2.2.11. EDUARDO ESQUIVEL declaró que desde 1994 ha laborado con la ESE LUIS CARLOS GALÁN SARMIENTO, mediante contratos de prestación de servicios; sin embargo, a partir de mayo de 2004 le anunciaron su desvinculación por reestructuración de la entidad y fue cuando YIDIS MEDINA le ofreció su ayuda, en virtud de la cual lo invitó a reunirse en el Palacio de Nariño con el Secretario General de la Presidencia (refiriéndose a ALBERTO VELÁSQUEZ), quien también le manifestó su deseo de colaborar. Señala que días más tarde lo citaron a la ESE LUIS CARLOS GALÁN SARMIENTO para firmar el nuevo contrato sin solución de continuidad. El testigo considera que la intervención de la procesada fue determinante para su permanencia en la entidad, pues gracias a su mediación lo citaron posteriormente para firmar el nuevo contrato.

2.2.12. CARLOS CORREA MOSQUERA, otro de los deponentes, atribuyó su nombramiento como Director de la Clínica Primero de Mayo de Barrancabermeja a la solicitud que elevó ante el Gerente de la Clínica Francisco de Paula Santander, descartando así la intermediación de YIDIS MEDINA.

Agregó que a ella sólo la conoció después de su nombramiento como Director de la citada clínica y a partir de entonces, recibió su colaboración gestionándole citas ante el Ministerio para presentar proyectos que finalmente se materializaron. No obstante, acepta haber suscrito un documento como garantía para poder desarrollar actividades en pro de la Institución e incluso cree haber firmado una letra en blanco del mismo modo que lo hicieron JAIRO PLATA y JUAN BAUTISTA, aunque no recuerda la fecha exacta.

Sostiene que el personal de la Clínica se vinculaba a través de la Cooperativa de Trabajo Asociado COOPSANJOSÉ y efectivamente él remitió a esa entidad algunas personas recomendadas por YIDIS, con quien tenía ese compromiso por el apoyo recibido de su parte.
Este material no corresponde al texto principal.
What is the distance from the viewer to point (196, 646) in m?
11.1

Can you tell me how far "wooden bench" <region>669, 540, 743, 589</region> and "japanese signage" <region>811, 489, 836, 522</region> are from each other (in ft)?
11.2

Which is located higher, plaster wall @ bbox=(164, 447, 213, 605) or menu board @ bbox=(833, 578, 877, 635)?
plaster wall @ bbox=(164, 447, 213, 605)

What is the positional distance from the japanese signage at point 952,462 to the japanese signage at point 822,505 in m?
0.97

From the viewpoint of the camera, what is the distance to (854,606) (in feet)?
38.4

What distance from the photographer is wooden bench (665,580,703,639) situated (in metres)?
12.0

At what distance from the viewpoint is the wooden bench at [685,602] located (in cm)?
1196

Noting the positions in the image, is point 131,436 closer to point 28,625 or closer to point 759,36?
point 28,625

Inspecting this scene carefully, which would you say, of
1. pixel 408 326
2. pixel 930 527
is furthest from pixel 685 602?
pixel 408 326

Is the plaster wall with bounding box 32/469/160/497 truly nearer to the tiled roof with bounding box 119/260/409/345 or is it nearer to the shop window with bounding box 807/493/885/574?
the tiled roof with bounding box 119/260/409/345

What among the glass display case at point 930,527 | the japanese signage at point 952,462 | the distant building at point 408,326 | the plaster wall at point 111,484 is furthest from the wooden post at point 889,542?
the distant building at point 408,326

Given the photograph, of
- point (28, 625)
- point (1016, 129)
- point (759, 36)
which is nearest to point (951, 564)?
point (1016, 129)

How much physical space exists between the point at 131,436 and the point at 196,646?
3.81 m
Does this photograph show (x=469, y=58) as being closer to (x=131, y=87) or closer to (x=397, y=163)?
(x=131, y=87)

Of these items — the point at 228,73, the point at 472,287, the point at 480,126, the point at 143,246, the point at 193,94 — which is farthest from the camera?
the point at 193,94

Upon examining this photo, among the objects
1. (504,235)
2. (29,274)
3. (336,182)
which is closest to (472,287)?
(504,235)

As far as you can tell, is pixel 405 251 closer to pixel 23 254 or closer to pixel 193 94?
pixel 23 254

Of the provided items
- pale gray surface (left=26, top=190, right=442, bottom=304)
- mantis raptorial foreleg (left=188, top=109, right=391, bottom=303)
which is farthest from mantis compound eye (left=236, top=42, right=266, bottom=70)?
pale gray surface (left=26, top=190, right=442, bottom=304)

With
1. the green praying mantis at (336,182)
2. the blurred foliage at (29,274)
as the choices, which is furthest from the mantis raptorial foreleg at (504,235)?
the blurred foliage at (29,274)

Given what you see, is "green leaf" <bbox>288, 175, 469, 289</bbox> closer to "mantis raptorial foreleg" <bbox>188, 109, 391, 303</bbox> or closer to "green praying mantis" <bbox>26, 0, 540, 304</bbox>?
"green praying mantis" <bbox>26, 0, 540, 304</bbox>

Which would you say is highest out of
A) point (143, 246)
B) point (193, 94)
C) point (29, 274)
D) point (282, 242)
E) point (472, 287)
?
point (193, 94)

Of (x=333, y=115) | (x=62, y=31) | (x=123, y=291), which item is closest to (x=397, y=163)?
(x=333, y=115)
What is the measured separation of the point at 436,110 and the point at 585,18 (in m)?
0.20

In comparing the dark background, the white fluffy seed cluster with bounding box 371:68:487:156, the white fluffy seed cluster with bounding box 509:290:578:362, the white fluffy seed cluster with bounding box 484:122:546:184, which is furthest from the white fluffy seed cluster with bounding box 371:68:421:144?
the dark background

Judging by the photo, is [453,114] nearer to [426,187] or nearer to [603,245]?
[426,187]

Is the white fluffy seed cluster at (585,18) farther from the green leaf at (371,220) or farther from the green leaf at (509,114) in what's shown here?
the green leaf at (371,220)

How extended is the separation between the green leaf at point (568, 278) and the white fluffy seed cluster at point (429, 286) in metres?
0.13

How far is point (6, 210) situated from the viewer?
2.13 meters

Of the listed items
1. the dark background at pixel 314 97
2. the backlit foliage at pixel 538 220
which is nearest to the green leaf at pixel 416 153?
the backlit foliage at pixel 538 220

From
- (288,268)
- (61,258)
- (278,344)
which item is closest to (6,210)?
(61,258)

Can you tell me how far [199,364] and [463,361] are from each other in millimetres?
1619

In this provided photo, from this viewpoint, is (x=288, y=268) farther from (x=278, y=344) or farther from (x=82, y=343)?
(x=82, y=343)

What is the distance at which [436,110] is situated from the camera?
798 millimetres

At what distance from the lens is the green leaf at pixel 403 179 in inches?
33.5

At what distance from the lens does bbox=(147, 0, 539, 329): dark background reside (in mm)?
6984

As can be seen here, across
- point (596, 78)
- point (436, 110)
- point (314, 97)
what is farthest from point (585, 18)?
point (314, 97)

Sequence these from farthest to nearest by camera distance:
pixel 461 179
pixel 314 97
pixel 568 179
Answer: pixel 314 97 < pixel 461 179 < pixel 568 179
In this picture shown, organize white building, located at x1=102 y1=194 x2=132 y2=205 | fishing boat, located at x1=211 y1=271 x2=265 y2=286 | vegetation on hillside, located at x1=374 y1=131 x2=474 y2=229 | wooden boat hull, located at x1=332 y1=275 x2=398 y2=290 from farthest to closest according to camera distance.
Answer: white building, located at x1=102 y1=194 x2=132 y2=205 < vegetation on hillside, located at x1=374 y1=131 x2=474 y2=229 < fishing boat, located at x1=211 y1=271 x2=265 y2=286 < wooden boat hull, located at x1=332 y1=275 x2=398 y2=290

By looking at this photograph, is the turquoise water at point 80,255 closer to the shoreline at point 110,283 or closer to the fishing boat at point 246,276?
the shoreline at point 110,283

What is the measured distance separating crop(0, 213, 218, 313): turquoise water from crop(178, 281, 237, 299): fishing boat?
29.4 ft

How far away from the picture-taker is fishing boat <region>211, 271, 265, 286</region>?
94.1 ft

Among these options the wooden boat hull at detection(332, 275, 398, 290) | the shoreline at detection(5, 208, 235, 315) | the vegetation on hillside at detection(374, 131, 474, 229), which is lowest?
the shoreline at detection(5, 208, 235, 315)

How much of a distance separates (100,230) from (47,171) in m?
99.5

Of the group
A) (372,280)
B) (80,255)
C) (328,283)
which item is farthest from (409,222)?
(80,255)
2.2.13. Lo expuesto por YIDIS MEDINA PADILLA en su injurada, se confirma mediante los documentos que dan cuenta de los nombramientos efectuados a sus patrocinados políticos, los cuales se relacionan a continuación:

i) Decreto No. 1850 de junio 3 de 2005 mediante el cual se encargó a la Dra. SANDRA PATRICIA DOMÍNGUEZ MUJICA como Notaria Segunda del Círculo de Barrancabermeja[9];
ii) Decreto No. 4334 de noviembre 25 de 2005, mediante el cual se nombra en interinidad a la Dra. MARÍA LUCELLY VALENCIA GIRALDO, como Notaria Segunda del Círculo de Barrancabermeja[10];
iii) Decreto 4262 de noviembre 23 de 2005, mediante el cual se nombra en interinidad al Dr. LUIS CAMILO O’MEARA RIVEIRA como Notario Sesenta y Siete del Círculo de Bogotá[11];
iv) Contratos de prestación de servicios entre ETESA y CÉSAR AUGUSTO GUZMÁN AREIZA (agosto 20 – diciembre 19 de 2004 y enero 21 –junio 23 de 2005)[12];
v) Resolución No. 297 de junio 3 de 2004 mediante la cual fue nombrado CARLOS CORREA MOSQUERA como Director –en encargo- de la Unidad Hospitalaria Clínica Primero de Mayo y acta de posesión del día 23 del mismo mes y año[13];
vi) Copias del proceso de selección y nombramiento de JUAN BAUTISTA HERNÁNDEZ como Subdirector del Centro Multisectorial del SENA de Barrancabermeja[14];
vii) Resolución No. 1950 de octubre 11 de 2005, mediante la cual se nombra con carácter provisional a CÉSAR GUZMÁN AREIZA como Profesional Universitario grado 13 de la Planta Global (Dirección de Infraestructura Carcelaria del Ministerio del Interior y de Justicia)[15];
viii) Actos administrativos de nombramiento, posesión y aceptación de renuncia a JAIRO ALFONSO PLATA QUINTERO, como Coordinador de la Unidad Territorial de Acción Social en el Magdalena Medio, con sede en Barrancabermeja[16].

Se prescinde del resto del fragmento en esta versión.